La productividad de los trabajadores uruguayos aumentó en cuatro de cada cinco sectores de actividad durante el último año finalizado en junio. En la mayoría de los casos se debe a que la contratación de personal no acompaña el incremento de la facturación en las empresas.

Del total de los rubros de actividad, 81% registró en el período un incremento de la productividad del trabajo. Además, 71% aceleró el crecimiento –o moderó su caída– respecto a la medición del primer trimestre de 2011.

Los datos surgen de la información procesada por El Observador a partir del relevamiento de ventas y personal ocupado realizado por la Dirección General Impositiva (DGI) y el Banco de Previsión Social (BPS) como insumo para los Consejos de Salarios.

El aumento en la facturación fue prácticamente generalizado durante el último año móvil. De los 21 sectores para los cuales se dispone de información, 18 registraron un incremento en las ventas medidas en términos reales, con 15 de los sectores (71%) con tasas superiores a 10% anual.

Sin embargo, las empresas no acompañaron ese aumento con una importante contratación de personal. Si bien la mayor parte de los sectores –15 de 21– aumentaron sus plantillas durante el año móvil finalizado en junio, solo uno –la construcción– lo hizo a una tasa de 10%.

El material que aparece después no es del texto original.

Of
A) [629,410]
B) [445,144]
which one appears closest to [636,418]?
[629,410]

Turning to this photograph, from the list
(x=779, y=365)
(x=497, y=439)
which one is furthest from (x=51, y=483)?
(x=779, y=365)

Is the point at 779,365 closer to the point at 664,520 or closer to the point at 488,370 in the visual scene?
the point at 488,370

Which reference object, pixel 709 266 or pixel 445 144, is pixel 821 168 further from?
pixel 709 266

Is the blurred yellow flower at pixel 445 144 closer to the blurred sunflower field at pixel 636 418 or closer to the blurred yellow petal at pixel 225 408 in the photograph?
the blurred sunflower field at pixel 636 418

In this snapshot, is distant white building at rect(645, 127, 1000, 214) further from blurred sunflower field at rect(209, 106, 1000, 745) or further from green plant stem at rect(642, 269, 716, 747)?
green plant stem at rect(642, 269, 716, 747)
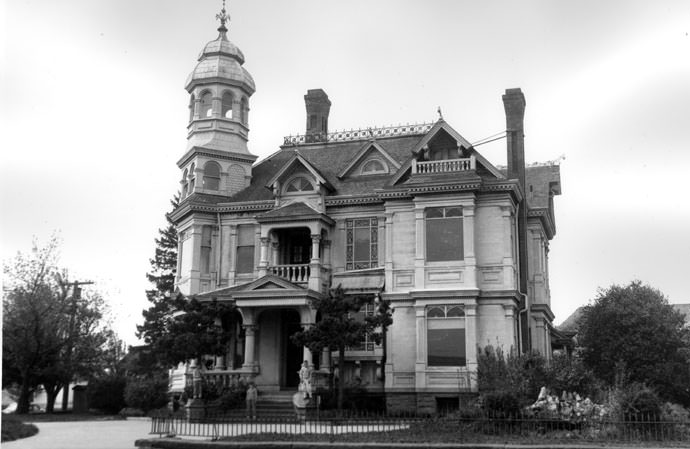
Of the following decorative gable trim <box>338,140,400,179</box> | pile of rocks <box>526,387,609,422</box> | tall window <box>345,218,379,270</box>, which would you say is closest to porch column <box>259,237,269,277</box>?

La evolución de la productividad marca una tendencia progresiva en la mayoría de los sectores, o al menos en los más significativos desde el punto de vista económico, como la industria alimenticia, el comercio y el rubro agropecuario.

Desde el año 2008 –fecha que da inicio a la serie de datos disponible– el crecimiento de la productividad se concentraba en 86% de los sectores de actividad. Sin embargo, la crisis internacional a finales de ese año retrajo las ventas de varios rubros locales, particularmente de aquellos orientados al mercado exterior. El número de sectores con una productividad creciente del trabajo se redujo a 62% en la segunda mitad de 2009, con un importante repunte desde finales de 2010.

El crecimiento más importante de la productividad durante el último año se concentró en el sector agropecuario. Cada trabajador del rubro ganadería, agricultura y actividades conexas produjo en los 12 meses finalizados en junio 41,5% por encima del año móvil anterior.

El aumento en el sector se debió a que el incremento de 27,5% en la facturación se dio a pesar de una reducción de 9,9% en la plantilla de trabajadores contratados.

El caso de la industria alimenticia es diferente. La productividad del trabajo aumentó 14,5% durante el último año móvil. Las ventas crecieron 16,9% pero el número de trabajadores en el sector aumentó 2%.

Las ventas por trabajador aumentaron 6,4% en términos reales en el sector comercio, explicado por un incremento mayor de los ingresos que del personal ocupado. Mientras que la plantilla se expandió 8,4%, las ventas crecieron 15,4% en los 12 meses finalizados en junio.

La construcción es la excepción. Se trata de un sector que actualmente encuentra dificultad para satisfacer sus necesidades de personal calificado y absorbe mano de obra de otras actividades como el agro y el comercio. Si bien se trata de la rama con mayor crecimiento en su plantilla –10,9% durante el último año móvil–, no se ve reflejado por completo en sus ingresos, que aumentaron a una tasa de 5,2% durante el mismo período.

Otro sector que registró una caída de la productividad es el de la actividad forestal, con un deterioro de 4% durante los últimos 12 meses relevados. A pesar de la caída de 0,5% en las ventas realizadas durante el período, el sector aumentó 3,6% el personal contratado.